Copy out the full listing exactly, omitting any picture it contains.

......

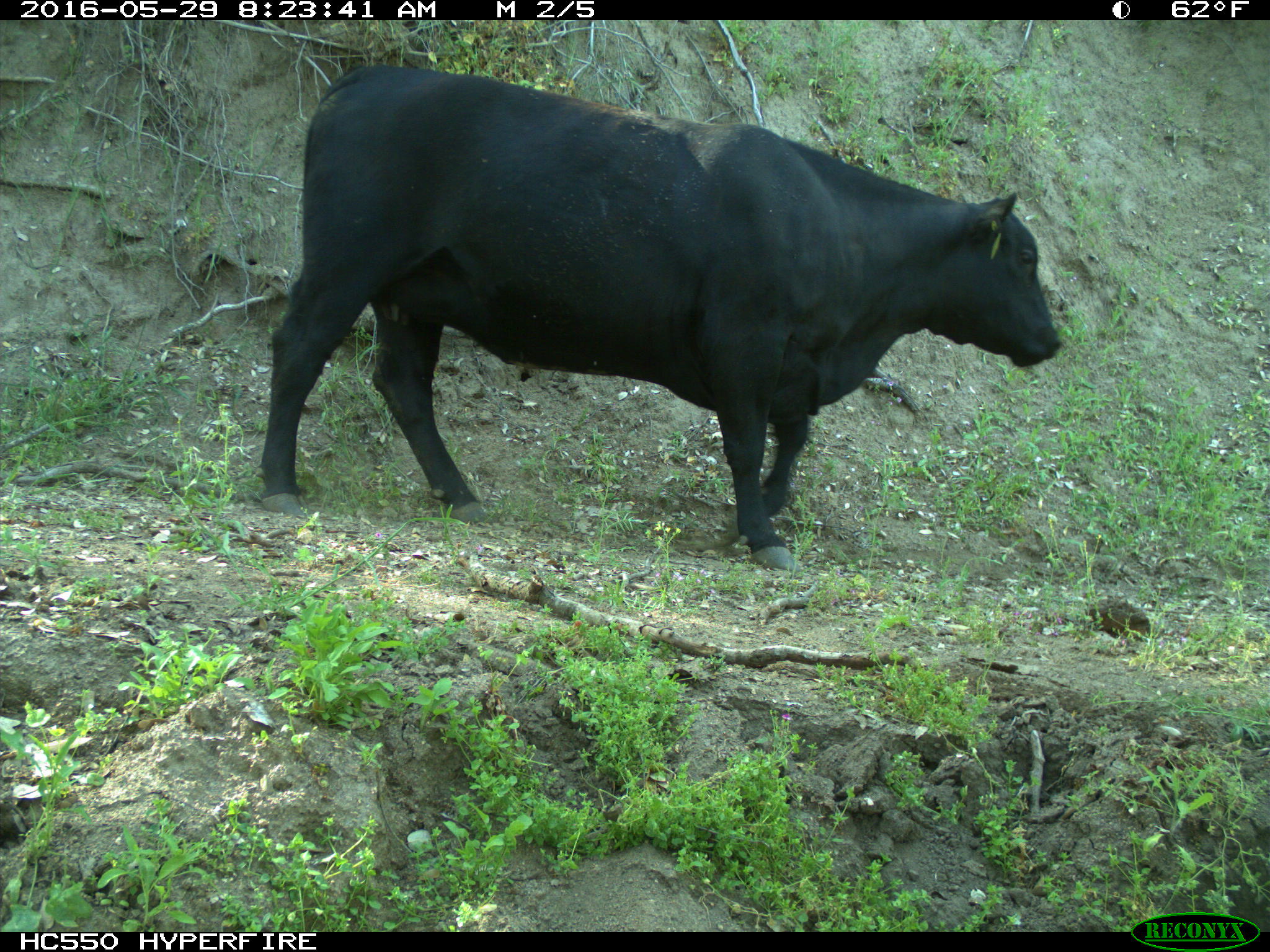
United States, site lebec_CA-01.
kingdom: Animalia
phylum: Chordata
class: Mammalia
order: Artiodactyla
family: Bovidae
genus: Bos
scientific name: Bos taurus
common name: domestic cow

......

Exercise response:
United States, site lebec_CA-01.
kingdom: Animalia
phylum: Chordata
class: Mammalia
order: Artiodactyla
family: Bovidae
genus: Bos
scientific name: Bos taurus
common name: domestic cow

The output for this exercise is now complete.